Fig. 5. Top: 3D details of an open-rotor mixer. Bottom: near-blades flow features in the 2D rotor plane. Left: strain-rate; Center: fluidity; Right: stress fields at 60rpm [10].

References

[1] M Ellero, M Kröger, S Hess (2002), Viscoelastic flows studied by smoothed particle dynamics, Journal of Non-Newtonian Fluid Mechanics 105 (1), 35-51. doi.

[2] M Ellero, P Espanol, EG Flekkøy (2003) Thermodynamically consistent fluid particle model for viscoelastic flows , Physical Review E 68 (4), 041504. doi

[3] Ellero, M. and R. Tanner (2005). SPH simulations of transient viscoelastic flows at low Reynolds number. Journal of Non-Newtonian Fluid Mechanics 132(13), 61 –72. doi

[4] A Vázquez-Quesada, M Ellero, P Español (2009), Smoothed particle hydrodynamic model for viscoelastic fluids with thermal fluctuations Physical Review E 79 (5), 056707. doi

[5] A Vázquez-Quesada, M Ellero (2012), SPH simulations of a viscoelastic flow around a periodic array of cylinders confined in a channel Journal of Non-Newtonian Fluid Mechanics 167, 1-8. doi

[6] Grilli, M., A. Vazquez-Quesada, and M. Ellero (2013). Transition to Elastic Turbulence and Mixing in a Periodic Channel Flow. Phys. Rev. Lett. 110, 174501(5). doi.

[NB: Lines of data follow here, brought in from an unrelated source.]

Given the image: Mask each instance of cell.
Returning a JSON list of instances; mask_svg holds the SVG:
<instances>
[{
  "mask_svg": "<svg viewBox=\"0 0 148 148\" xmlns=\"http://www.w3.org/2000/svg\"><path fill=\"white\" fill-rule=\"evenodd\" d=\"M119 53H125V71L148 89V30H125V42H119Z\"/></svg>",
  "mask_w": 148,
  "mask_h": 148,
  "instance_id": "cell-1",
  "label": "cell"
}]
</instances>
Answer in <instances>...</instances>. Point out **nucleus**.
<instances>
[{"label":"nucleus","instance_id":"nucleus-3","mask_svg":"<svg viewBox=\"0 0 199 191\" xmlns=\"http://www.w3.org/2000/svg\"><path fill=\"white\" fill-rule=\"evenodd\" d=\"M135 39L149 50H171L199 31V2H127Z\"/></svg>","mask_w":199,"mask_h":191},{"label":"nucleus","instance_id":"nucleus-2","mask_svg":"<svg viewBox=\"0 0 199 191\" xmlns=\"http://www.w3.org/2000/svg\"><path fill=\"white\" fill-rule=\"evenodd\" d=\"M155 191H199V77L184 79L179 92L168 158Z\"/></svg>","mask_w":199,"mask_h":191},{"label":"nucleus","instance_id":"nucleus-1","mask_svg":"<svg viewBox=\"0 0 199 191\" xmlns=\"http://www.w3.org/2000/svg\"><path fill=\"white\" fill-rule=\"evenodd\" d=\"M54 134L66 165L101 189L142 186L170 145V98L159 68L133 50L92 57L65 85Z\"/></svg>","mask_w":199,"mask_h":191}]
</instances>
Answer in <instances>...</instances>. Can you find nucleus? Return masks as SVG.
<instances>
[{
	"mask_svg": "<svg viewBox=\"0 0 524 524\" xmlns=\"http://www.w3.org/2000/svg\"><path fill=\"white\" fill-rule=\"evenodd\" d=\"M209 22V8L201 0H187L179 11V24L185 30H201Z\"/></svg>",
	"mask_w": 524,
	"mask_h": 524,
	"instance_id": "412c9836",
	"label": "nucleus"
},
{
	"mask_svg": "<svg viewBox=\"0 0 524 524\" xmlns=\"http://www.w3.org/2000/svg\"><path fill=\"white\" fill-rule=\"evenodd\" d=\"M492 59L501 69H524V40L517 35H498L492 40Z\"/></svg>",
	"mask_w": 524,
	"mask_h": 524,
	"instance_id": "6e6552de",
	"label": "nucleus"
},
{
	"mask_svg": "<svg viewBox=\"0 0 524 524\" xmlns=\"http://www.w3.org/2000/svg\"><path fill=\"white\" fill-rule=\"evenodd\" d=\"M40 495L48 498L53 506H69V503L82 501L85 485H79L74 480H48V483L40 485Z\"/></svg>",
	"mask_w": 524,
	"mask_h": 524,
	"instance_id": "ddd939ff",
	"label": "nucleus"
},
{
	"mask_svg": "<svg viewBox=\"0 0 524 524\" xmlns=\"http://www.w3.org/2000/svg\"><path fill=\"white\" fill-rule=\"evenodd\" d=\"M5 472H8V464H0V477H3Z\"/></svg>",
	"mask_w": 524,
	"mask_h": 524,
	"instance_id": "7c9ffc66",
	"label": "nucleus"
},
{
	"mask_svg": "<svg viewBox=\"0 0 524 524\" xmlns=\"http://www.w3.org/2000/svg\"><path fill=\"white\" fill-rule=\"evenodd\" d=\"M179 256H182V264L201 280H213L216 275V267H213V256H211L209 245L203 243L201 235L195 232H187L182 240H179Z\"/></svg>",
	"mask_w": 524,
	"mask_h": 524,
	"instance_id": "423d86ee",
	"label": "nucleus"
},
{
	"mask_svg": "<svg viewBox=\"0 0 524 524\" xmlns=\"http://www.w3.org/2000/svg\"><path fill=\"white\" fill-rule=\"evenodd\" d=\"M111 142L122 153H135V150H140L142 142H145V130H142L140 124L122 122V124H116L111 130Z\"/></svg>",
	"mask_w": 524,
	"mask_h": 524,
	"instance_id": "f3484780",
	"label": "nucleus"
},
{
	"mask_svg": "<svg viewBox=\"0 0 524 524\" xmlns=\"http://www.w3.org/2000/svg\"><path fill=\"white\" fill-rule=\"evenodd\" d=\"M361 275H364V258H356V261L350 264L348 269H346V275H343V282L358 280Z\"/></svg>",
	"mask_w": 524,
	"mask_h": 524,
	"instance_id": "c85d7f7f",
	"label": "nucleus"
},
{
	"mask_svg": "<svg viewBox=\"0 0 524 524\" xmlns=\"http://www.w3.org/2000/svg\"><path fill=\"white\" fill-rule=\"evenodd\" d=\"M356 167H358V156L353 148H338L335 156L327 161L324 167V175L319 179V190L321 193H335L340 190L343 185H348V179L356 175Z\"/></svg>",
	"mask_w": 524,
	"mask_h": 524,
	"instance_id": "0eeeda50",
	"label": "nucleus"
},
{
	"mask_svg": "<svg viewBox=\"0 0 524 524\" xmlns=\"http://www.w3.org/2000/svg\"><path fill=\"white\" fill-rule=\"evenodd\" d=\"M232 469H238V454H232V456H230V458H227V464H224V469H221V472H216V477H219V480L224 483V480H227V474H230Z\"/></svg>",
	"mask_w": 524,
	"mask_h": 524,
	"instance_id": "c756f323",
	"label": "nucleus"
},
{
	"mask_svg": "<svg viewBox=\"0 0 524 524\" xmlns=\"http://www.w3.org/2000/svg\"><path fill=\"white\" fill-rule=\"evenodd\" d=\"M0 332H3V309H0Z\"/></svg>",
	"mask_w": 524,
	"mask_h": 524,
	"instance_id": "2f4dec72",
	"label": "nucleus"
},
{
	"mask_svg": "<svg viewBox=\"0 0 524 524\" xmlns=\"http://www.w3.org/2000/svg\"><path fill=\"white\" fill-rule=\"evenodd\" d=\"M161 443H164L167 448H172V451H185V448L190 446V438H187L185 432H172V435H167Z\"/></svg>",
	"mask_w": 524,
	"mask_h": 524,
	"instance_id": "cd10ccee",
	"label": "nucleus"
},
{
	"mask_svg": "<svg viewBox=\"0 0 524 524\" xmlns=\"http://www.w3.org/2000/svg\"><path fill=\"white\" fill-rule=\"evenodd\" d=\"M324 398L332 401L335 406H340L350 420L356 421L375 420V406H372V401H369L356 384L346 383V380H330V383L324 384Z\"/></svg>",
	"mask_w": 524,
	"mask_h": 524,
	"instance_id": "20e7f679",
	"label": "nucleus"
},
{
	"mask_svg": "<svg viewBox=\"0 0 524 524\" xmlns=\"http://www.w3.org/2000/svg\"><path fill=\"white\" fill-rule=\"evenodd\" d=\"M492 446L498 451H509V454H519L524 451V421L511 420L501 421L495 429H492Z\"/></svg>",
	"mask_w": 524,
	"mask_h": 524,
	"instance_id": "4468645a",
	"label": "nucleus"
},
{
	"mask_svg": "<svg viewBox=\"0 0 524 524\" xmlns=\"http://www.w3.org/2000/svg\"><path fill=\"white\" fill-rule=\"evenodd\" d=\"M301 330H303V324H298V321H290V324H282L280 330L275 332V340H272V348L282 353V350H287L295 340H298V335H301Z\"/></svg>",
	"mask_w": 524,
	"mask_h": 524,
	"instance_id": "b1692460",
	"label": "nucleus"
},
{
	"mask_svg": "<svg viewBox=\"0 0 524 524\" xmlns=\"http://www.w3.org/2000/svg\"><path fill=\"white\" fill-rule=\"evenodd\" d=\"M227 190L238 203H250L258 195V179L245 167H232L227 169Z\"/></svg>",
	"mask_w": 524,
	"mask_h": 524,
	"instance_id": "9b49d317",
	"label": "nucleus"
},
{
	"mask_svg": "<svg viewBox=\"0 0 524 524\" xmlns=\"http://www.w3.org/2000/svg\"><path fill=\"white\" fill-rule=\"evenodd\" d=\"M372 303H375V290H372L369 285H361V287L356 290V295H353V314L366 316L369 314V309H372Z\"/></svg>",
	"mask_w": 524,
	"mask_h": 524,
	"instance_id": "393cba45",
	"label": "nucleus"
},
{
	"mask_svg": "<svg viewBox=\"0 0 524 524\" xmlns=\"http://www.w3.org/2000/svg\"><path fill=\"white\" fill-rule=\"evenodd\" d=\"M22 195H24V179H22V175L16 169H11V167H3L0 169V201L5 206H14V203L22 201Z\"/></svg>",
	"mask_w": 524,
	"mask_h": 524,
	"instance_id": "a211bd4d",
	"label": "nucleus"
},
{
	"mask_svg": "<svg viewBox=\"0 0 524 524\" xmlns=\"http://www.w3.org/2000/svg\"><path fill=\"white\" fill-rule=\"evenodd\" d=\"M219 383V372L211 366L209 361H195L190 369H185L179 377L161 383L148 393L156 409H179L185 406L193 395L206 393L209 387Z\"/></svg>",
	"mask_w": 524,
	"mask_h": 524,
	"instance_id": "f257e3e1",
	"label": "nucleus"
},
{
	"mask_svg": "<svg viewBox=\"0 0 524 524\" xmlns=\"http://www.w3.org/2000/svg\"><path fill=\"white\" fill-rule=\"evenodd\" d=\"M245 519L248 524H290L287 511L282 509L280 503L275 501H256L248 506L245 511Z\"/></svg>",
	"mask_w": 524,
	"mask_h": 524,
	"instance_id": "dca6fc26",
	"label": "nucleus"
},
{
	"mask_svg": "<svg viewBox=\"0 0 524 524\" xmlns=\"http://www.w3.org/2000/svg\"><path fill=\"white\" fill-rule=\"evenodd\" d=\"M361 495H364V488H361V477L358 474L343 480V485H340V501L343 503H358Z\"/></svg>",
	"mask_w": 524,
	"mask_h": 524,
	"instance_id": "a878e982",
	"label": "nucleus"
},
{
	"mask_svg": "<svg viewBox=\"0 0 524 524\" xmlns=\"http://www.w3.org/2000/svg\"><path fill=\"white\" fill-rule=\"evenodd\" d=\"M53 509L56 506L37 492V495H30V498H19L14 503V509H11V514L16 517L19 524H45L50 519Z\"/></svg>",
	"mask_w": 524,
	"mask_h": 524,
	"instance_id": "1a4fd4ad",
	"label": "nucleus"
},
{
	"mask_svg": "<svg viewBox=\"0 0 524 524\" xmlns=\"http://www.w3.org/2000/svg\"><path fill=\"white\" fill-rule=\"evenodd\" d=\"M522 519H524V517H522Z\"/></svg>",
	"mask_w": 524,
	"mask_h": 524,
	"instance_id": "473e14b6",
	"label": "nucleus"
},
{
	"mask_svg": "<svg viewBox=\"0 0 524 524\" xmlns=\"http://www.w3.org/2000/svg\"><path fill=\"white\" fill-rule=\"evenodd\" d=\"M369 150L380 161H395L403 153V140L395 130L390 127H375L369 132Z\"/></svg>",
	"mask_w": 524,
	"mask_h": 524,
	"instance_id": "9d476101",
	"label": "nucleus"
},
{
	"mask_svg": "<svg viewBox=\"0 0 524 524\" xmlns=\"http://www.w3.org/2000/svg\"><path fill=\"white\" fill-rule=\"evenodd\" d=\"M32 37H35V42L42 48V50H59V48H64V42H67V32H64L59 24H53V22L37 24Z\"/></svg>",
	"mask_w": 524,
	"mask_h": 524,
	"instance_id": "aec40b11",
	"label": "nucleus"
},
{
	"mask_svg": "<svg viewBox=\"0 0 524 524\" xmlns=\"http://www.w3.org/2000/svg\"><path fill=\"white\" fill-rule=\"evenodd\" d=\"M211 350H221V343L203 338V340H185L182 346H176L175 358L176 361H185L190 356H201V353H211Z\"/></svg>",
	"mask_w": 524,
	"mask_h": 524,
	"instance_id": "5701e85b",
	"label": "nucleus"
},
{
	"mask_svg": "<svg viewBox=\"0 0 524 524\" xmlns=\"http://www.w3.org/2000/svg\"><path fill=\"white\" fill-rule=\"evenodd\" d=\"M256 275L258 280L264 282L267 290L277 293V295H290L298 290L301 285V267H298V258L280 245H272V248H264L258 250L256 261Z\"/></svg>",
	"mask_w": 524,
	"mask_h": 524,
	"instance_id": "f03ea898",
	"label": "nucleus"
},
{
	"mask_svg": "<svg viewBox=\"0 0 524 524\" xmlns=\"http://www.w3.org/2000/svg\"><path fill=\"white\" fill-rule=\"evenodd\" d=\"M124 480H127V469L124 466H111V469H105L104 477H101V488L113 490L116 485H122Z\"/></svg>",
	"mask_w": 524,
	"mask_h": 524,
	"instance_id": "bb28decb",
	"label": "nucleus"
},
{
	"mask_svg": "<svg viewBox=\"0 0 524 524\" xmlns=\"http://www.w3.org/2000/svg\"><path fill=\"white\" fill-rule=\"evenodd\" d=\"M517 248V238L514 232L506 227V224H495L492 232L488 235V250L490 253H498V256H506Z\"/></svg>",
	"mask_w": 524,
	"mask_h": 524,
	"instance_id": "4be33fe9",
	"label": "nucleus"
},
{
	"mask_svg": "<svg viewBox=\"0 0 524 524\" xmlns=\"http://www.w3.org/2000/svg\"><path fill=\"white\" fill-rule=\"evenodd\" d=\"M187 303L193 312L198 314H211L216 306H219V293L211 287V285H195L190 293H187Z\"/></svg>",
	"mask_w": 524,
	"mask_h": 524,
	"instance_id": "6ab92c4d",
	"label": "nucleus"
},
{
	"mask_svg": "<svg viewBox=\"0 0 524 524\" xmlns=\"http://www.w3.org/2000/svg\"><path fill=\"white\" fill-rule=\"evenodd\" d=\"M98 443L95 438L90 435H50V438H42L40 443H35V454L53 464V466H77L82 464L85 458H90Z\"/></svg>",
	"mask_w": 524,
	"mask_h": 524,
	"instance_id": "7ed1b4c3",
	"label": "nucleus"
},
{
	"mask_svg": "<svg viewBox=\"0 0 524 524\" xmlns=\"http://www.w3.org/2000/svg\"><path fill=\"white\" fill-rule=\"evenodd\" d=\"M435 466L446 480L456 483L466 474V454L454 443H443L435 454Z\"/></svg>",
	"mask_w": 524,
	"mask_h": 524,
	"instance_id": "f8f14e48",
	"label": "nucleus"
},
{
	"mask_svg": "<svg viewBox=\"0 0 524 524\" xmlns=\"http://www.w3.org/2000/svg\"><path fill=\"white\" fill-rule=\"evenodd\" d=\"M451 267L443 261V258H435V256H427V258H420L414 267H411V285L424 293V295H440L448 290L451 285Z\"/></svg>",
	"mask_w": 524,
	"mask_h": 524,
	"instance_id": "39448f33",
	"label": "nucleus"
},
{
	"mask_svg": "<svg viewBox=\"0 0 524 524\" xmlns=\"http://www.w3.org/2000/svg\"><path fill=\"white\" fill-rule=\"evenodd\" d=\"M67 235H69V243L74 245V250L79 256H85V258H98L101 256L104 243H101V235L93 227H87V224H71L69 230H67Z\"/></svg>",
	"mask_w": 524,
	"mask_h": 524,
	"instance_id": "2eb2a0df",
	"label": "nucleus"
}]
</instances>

[7] E Rossi, IG de Beristain, A Vazquez-Quesada, JE López-Aguilar, M Ellero (2022), SPH simulations of thixo-viscoplastic fluid flow past a cylinder Journal of Non-Newtonian Fluid Mechanics 308, 104891. doi

[8] E Lopez-Aguilar, O Resendiz-Tolentino, HR Tamaddon-Jahromi,M Ellero, O Manero (2022), Flow past a sphere: Numerical predictions of thixo-viscoelastoplastic wormlike micellar solutions J, Journal of Non-Newtonian Fluid Mechanics 309, 104902. doi

[9] P Angerman, SS Prasanna-Kuymar, B Sandnes, R Seto, M Ellero (2024), Microstructural SPH Model and Simulations of Discontinuous Shear-Thickening Fluids, Phys. Fluids (in press).  doi

[10] I Garcia-Beristain, M Figueroa-Landeta, JE López-Aguilar, MG de Cortazar, F. Girot, M. Ellero (2023), Numerical simulations of thixotropic semi-solid aluminium alloys in open-rotor and rotor-stator mixers Journal of Non-Newtonian Fluid Mechanics, 321, 105128. doi

[11] L. Santelli, A. Vazquez-Quesada, M. Ellero (2023), Smoothed Particle Hydrodynamics model for integral multimodes and fractional viscoelasticity, Journal of Non-Newtonian Fluid Mechanics, under submission.